Exercise goal
Starting at "Wade has been" and ending at "Festival in 2003.", reproduce the passage from the biography of Charenee Wade word for word.

:: Extracted text ::

- Education: Manhattan School of Music
- Occupations: vocalist, educator
- Musical career
- Website: www.chareneewade.com

= Charenee Wade =

American jazz musician

Charenee Wade is an American jazz, soul and R&B singer, composer, arranger, improvisor, and educator.

==Early life==
Charenee Wade was born and raised in Brooklyn, New York, United States and began singing at the age of 12. She participated in the Betty Carter's Jazz Ahead Program performing her original music at the Kennedy Center in Washington, D.C. She participated in the Dianne Reeves Artists Workshop at Carnegie Hall in New York City. Wade was selected for the JAS Academy Summer Sessions as a young artist in 2007-2009 which was directed by Christian McBride. Her earlier influences in music was Sarah Vaughan and Betty Carter.

==Career==

Wade is an international and national performer. She is well studied in jazz and classical music. She has performed at the Jazz Gallery, Zinc Bar, Lincoln Center's Dizzy Coca-Cola's, Smalls in New York City. Her debut album was Love Walked In which was released in 2010.
Wade has been a featured singer in many trios, big bands, etc., being featured on the Grammy nominated Big Band Urban Folktales and double Grammy nominated Multiverse CDs with the Bobby Sanabria Multiverse Big Band, to a 100-piece Jazz Philharmonic Orchestra.

She has studied with Carmen Lundy, Peter Eldridge, Bob Stewart, Miles Griffith, Lenora Zenzailai Helm, Luciana Souza, Cecil Bridgewater, Pamela Baskin-Watson.

Wade has performed at Festival du Riou, the Montreaux Jazz Festival, and the Ascona New Orleans Jazz Festival. She opened for Herbie Hancock at the Clifford Brown Jazz Festival in 2003.
She was on tour with the Oleg Butman Trio performing at various venues in Moscow, and the Province Jazz Festival in Orenburg.
In 2004, she performed with Rufus Reid the bassist-composer.

:::
:: Data listing ::

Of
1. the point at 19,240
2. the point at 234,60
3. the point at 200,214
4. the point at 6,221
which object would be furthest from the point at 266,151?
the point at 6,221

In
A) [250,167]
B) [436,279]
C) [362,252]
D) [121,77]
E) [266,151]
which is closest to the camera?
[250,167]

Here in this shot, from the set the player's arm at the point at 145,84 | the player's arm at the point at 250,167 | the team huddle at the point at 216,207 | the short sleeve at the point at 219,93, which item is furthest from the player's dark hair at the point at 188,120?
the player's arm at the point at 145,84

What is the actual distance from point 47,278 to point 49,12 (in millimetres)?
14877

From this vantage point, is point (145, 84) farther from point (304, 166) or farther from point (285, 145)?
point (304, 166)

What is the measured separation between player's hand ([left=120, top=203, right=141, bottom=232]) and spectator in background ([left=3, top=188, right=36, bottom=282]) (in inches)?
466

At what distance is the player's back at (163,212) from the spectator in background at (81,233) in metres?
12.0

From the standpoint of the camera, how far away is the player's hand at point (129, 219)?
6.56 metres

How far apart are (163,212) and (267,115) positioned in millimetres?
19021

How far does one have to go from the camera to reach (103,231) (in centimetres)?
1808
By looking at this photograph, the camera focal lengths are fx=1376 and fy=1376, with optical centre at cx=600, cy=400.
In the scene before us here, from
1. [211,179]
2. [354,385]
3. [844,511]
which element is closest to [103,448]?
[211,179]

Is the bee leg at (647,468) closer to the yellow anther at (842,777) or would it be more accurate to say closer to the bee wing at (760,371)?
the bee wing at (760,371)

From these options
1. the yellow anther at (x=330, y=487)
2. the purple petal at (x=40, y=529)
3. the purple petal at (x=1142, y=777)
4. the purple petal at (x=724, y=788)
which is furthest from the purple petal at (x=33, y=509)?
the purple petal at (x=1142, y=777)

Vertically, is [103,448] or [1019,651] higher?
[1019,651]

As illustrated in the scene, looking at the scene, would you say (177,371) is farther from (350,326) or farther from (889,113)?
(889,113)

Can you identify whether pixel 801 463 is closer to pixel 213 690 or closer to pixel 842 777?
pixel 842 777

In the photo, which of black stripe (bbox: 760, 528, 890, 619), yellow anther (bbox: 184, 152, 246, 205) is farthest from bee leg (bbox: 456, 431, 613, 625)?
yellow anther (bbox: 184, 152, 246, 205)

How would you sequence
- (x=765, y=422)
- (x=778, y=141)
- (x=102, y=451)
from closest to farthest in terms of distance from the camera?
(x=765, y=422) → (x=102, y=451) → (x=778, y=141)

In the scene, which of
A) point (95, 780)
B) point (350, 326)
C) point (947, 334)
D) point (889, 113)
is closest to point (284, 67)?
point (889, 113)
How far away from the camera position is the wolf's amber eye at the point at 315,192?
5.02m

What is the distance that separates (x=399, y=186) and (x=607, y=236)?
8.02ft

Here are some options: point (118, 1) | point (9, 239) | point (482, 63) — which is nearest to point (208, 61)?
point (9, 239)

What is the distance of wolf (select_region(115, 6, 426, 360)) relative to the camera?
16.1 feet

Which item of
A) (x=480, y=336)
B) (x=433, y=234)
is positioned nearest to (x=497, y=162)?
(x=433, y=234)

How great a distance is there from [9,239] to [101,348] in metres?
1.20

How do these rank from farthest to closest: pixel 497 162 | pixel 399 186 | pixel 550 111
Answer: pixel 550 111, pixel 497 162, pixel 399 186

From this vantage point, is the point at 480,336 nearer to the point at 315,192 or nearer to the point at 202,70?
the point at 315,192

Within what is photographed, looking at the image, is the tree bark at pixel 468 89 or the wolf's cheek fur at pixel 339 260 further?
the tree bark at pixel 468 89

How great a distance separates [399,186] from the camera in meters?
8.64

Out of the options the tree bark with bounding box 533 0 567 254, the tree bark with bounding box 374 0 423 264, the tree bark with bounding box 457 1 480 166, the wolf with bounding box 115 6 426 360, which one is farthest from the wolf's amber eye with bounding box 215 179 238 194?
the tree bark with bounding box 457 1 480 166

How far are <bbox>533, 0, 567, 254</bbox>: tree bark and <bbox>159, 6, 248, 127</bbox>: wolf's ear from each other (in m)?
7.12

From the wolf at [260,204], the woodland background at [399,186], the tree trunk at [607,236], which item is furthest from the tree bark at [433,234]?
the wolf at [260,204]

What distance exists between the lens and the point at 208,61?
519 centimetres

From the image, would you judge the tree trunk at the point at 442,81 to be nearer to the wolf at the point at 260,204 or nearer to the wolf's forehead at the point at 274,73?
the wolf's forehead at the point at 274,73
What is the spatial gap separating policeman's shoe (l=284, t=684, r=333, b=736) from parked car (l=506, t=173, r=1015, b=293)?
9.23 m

:::

Finished exercise
Wade has been a featured singer in many trios, big bands, etc., being featured on the Grammy nominated Big Band Urban Folktales and double Grammy nominated Multiverse CDs with the Bobby Sanabria Multiverse Big Band, to a 100-piece Jazz Philharmonic Orchestra.

She has studied with Carmen Lundy, Peter Eldridge, Bob Stewart, Miles Griffith, Lenora Zenzailai Helm, Luciana Souza, Cecil Bridgewater, Pamela Baskin-Watson.

Wade has performed at Festival du Riou, the Montreaux Jazz Festival, and the Ascona New Orleans Jazz Festival. She opened for Herbie Hancock at the Clifford Brown Jazz Festival in 2003.